I've been gone for a while, and I've written a lot of stuff since then, so, here's a story I wrote a few weeks ago:
The silence is what he never gets used to. The springs that make tiny indentations in his cot never bother his withered old back. The indentation that his head has made in his blotted, yellow pillow never give him a headache. Sleeping in a child sized bed, he curls up so that his knees are tightly hugged against his chest. Every night, these tiresome acts he performs for comfort never bother him. It's the silence of being alone that makes him hug his knees a little bit tighter.

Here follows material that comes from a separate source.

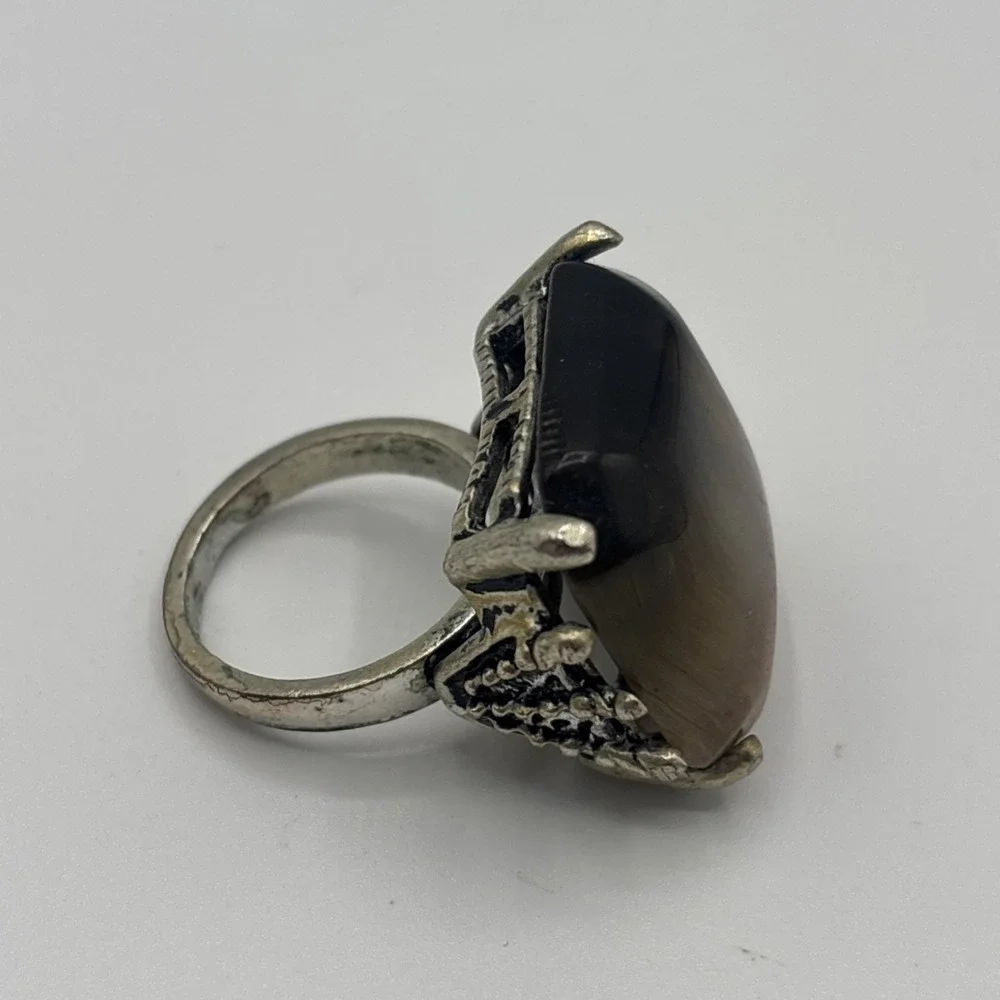 Sterling‎ Silver 925 SEMI-PRECIOUS STONE RING - TIGER'S EYE - Size 6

Each morning he's reminded, despite his alarming ability to forget for a man his age, of what he once had. Instead of being awakened by a kiss or a child bounding onto his bed and shaking him, it's the sun that creeps under his eyelids and soothes him awake.

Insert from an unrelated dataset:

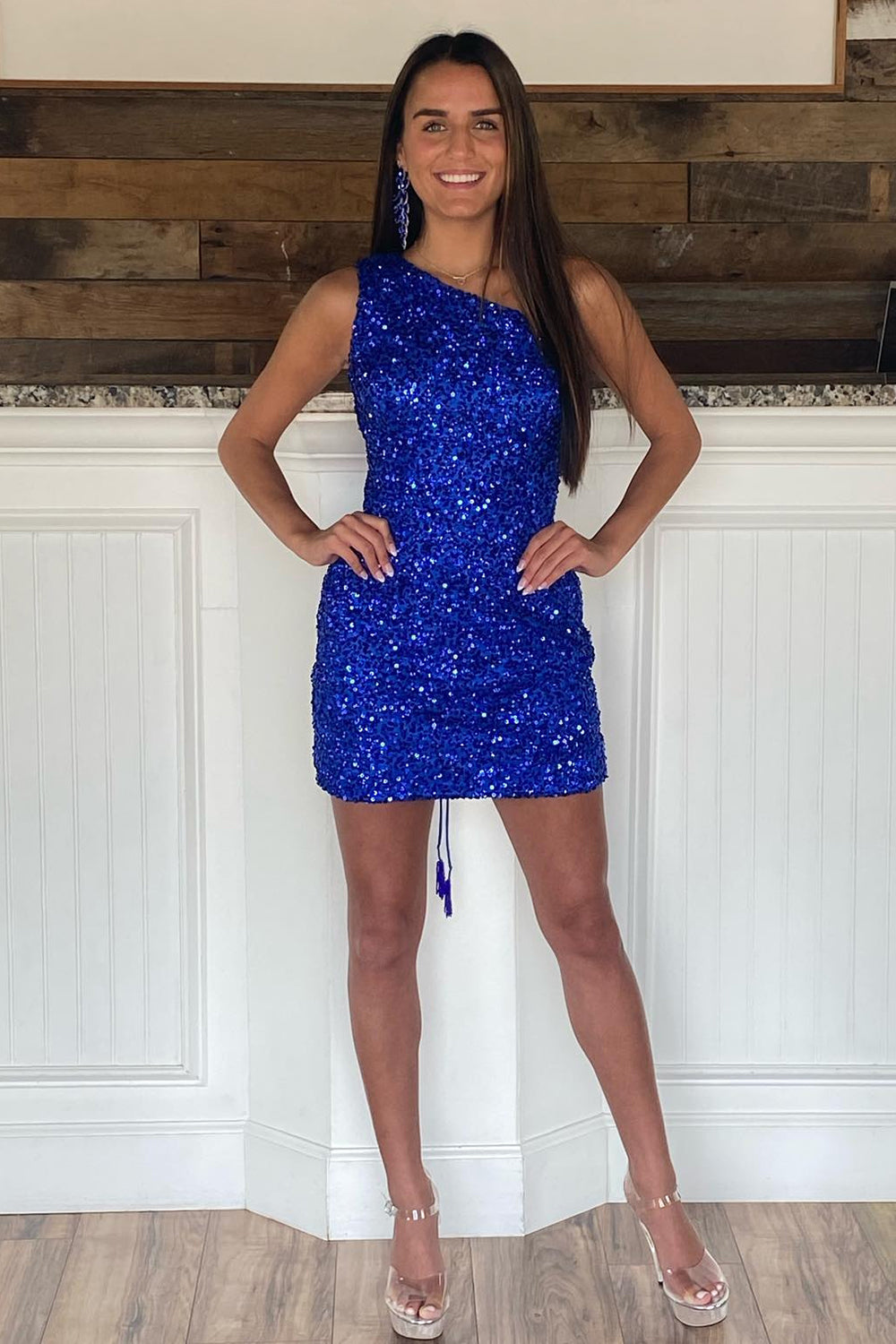 Dressystars Sheath One Shoulder Royal Blue Homecoming Dress Sequin Short Prom Dress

And when he wakes, there is no one snug quietly next to him, arm draped over his chest.
It's a while before he moves. Once his deep, weary eyes get used to the new sunlight, he stares with glazed eyes at the turned over picture on the nightstand. He smiles briefly and turns it back over, revealing memories of better times. A man with a full head of hair balancing a grinning child on his shoulders as a brunette smiles, the light grazing her face in a way that makes her look like she's beckoning the day in, clutching a book to her chest and connected at the hip to the man.

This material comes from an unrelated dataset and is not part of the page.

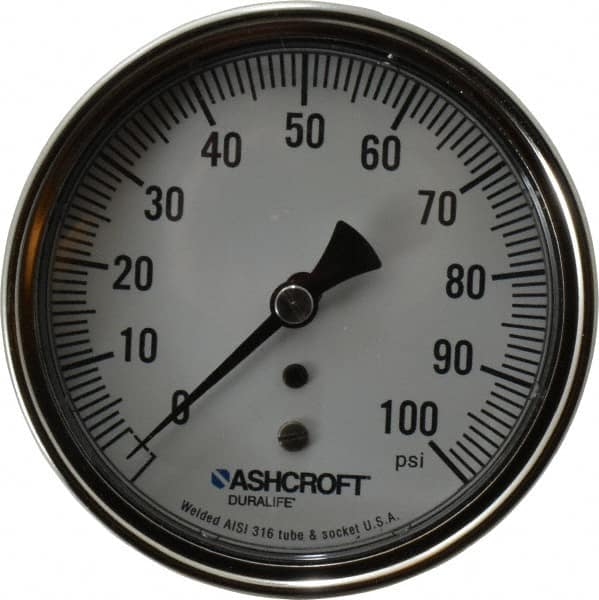 Ashcroft - 3-1/2" Dial, 1/4 Thread, 0-100 Scale Range, Pressure Gauge - Center Back Connection Mount, Accurate to 1% of Scale - Benchmark Tooling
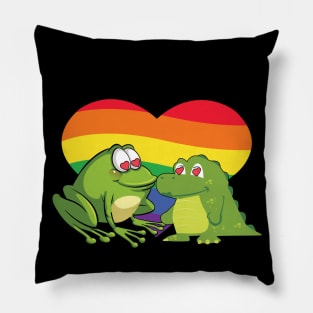 cute frog and gator in love pride heart Pillow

Things change, though. When he whispered in her ear at night that he wished the moments they shared, sitting on the rocking chair together after they sent the kids to bed, her on his lap, arms draped around him, would last forever, he meant it. He meant it every single time. People tend not to, and if they do, its to an extent, but he meant it. The moments grew more and more fleeting. The kid began having girls over, and they liked spending time on the chair. Then the weaving on the back of the chair began to splinter, and it hurt to sit in. After the kid had gone to college, they had to sell some things to pay for his tuition. The chair was one of them. They gathered only a small payment for it, but they scraped him by through his education with every penny they earned.
They lived their lives for their son, and after he dropped out of college, the man's wife became bedridden with age. They recieved letters from the kid occasionaly, where he assured them each time that New York City is a great place for a musician. He assured them he met the right people and his career was going to take off any day now. Eventually the letters stopped coming, right as the man's wife suffered a stroke. Each day the man would enter her room with a bowl of soup or a book or just to sit with her, and each day her face became less and less bright. Eventually she asked what his name was.
On a January morning he entered the room to wake her up. He sat gently down next to her and put his hand on her shoulder to no avail. He brushed her cheek with his fingertips. Then he kissed her. Then he shook her softly. He shook her a bit harder as his eyes began to well up with tears. Finally he collapsed next to her and cried deeply into the pillow, hoping maybe to wake her. The house was repossessed shortly after the funeral, and he was left standing on the sidewalk. He put his hat on, griped his cane tightly and shambled off down the road.
He went to the only place he knew. The factory he worked at when he was trying to make a little extra money for the kid a few blocks away was abandoned years ago. Once inside, he went straight up to the warden's office, where, the warden, as the boys he had worked with rumored, slept in a back room while everyone else worked. Inside the warden's office, the man rummaged around until he found a cot folded upright in a closet. He dragged the cot to the middle of the factory floor, along with a nightstand next to the desk.
He unpacked his suitcase and took out his two pillows, the picture, still in its original frame, and a change of clothes.
And when he wakes each day, he wanders around the factory, greeting dead and gone employes that work diligently around him as he holds his hands behind his back and smiles at everyone. Its his little way of coping.
And each night, as he goes to bed, he turns the picture back over.